Dans une interview accordée à la télévision publique grecque ERT, Mitsotakis a commenté les relations avec la Türkiye, ainsi que d'autres questions de politique étrangère.
Mitsotakis, qui a souligné avoir été témoin de nombreuses fluctuations dans les relations turco-grecques au cours de son mandat, a déclaré à propos de sa rencontre avec le président Erdogan à Istanbul en mars : "Ma rencontre avec Erdogan s'est déroulée dans une très bonne ambiance. Comme convenu, j'ai mis de côté la tension et maintenu les relations positives entre les deux pays, je m'attendais à ce que nous puissions nous concentrer sur l'ordre du jour."

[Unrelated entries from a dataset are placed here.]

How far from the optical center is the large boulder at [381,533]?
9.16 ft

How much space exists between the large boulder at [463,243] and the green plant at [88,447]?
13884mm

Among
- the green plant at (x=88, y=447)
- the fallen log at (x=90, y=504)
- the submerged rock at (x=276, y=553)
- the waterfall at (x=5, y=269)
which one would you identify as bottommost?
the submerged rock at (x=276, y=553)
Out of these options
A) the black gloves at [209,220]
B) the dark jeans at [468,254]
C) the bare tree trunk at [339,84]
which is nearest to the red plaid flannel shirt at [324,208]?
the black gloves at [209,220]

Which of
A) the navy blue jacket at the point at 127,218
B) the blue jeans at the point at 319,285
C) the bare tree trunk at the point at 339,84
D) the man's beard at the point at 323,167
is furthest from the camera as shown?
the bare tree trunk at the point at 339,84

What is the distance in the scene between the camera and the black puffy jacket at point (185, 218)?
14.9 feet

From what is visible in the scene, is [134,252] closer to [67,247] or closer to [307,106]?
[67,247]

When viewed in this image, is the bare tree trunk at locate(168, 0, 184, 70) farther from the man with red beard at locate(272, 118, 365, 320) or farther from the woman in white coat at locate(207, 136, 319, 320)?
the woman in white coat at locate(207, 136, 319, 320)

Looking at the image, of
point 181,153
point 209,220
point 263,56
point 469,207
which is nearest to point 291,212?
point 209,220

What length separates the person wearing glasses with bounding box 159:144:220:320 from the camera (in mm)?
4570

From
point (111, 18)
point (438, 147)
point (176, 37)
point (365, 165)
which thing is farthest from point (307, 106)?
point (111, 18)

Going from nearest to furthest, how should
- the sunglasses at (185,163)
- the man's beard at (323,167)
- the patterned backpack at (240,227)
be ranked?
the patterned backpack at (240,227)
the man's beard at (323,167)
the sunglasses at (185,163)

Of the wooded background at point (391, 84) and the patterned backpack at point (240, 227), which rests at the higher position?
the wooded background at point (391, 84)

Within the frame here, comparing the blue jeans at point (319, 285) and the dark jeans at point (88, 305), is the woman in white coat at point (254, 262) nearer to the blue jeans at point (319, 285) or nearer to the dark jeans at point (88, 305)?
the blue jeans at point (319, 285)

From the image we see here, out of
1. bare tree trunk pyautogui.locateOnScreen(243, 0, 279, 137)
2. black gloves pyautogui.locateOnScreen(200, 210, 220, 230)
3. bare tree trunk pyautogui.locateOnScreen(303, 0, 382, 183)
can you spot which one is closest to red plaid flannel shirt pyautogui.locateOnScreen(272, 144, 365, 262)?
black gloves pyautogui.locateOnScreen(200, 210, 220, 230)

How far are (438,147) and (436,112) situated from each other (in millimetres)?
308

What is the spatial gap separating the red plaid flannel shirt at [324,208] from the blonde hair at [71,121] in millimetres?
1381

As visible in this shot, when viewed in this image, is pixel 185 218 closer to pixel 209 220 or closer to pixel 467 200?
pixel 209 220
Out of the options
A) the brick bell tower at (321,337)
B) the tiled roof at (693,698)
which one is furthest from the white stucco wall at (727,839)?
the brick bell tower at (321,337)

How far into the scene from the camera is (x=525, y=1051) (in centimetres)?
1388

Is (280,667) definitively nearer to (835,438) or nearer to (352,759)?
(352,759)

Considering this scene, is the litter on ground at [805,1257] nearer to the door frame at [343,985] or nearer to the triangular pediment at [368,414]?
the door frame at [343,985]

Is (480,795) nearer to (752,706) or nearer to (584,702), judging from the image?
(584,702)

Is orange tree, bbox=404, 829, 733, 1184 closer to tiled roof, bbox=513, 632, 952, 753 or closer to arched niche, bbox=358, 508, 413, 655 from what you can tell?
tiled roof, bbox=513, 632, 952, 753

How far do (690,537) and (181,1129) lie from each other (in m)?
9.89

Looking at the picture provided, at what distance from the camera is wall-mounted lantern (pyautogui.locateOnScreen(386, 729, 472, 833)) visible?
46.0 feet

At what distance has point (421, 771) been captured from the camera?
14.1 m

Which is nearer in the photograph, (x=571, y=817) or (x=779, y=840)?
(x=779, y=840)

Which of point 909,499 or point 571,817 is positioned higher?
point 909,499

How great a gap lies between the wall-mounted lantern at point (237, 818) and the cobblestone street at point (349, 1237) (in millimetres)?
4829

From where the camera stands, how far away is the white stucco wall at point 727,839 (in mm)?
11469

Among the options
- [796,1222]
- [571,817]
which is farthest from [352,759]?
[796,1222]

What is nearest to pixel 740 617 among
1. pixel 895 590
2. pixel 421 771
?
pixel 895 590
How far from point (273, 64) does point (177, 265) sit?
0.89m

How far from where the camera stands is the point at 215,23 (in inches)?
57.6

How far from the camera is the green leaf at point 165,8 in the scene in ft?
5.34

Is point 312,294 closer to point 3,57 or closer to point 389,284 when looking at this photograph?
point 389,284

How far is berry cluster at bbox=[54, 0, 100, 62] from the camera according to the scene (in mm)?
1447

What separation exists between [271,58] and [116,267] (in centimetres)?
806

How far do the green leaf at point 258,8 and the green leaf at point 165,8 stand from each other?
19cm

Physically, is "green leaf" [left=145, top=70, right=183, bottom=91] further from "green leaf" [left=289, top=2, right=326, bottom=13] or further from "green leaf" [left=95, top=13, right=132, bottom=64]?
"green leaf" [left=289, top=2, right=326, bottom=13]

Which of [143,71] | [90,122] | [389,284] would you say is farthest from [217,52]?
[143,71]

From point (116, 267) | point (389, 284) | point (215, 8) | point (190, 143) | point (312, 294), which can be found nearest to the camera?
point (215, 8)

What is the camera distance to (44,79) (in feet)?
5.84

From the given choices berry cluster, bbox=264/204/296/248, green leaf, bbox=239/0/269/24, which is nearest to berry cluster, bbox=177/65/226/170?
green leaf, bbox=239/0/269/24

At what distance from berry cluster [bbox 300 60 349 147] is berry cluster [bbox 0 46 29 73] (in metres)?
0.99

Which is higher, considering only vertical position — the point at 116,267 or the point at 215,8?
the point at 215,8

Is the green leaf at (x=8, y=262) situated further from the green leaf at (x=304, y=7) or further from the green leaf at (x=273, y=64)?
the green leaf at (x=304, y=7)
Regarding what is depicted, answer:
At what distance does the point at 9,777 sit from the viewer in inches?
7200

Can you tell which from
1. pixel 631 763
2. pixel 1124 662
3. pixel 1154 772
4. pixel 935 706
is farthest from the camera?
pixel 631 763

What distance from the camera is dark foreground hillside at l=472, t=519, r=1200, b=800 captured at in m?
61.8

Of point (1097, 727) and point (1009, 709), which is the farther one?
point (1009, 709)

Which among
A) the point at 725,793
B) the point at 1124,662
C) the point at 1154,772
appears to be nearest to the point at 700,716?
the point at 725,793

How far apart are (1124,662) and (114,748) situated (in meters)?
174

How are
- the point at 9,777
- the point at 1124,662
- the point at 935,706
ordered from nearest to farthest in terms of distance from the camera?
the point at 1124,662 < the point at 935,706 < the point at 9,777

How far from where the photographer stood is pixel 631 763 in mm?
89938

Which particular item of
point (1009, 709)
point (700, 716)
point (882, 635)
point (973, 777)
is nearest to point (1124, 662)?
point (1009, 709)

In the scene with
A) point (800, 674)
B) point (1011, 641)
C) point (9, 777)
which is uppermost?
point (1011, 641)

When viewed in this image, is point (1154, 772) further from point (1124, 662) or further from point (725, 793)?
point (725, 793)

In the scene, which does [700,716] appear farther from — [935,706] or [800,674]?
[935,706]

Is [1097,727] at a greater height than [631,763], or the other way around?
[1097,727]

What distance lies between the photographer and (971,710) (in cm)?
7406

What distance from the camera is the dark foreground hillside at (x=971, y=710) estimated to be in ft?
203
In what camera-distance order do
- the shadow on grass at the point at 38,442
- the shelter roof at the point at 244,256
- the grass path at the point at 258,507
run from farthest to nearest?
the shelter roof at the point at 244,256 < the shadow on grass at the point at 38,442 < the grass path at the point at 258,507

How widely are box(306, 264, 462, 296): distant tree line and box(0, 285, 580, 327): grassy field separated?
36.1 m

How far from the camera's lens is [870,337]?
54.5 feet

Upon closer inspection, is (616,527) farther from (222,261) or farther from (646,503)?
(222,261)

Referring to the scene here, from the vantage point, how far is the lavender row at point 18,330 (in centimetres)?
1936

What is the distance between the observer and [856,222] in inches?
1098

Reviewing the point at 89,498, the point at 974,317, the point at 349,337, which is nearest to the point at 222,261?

- "Il ne peut y avoir aucun problème que nous ne puissions partager avec la Turquie"
Mitsotakis a déclaré qu'il était impatient d'établir des relations de voisinage permanentes, bonnes et amicales avec la Türkiye et le peuple turc. "Nous ne pouvons pas avoir de problème avec la Turquie et le peuple turc", a-t-il dit.
Soulignant qu'il existe actuellement une grande tension entre la Turquie et la Grèce, "non pas sur le terrain mais dans la rhétorique", le Premier ministre grec a fait valoir que le peuple grec saura se réunir dans les moments difficiles concernant les questions nationales.
Concernant la possibilité de rencontrer à nouveau Erdogan, Mitsotakis a déclaré: "Nous nous rencontrerons naturellement un jour. Nous devrions nous rencontrer et parler", a-t-il estimé.
Sur la guerre russo-ukrainienne, Mitsotakis a déclaré: "L'exigence de l'époque dans laquelle nous vivons est de savoir comment nous réagirons face à un révisionnisme expansionniste dans lequel les fantasmes impériaux d'autres périodes sont le sujet."
Mitsotakis a déclaré que l'envoi d'armes à l'Ukraine n'affectera pas négativement la puissance de défense de la Grèce.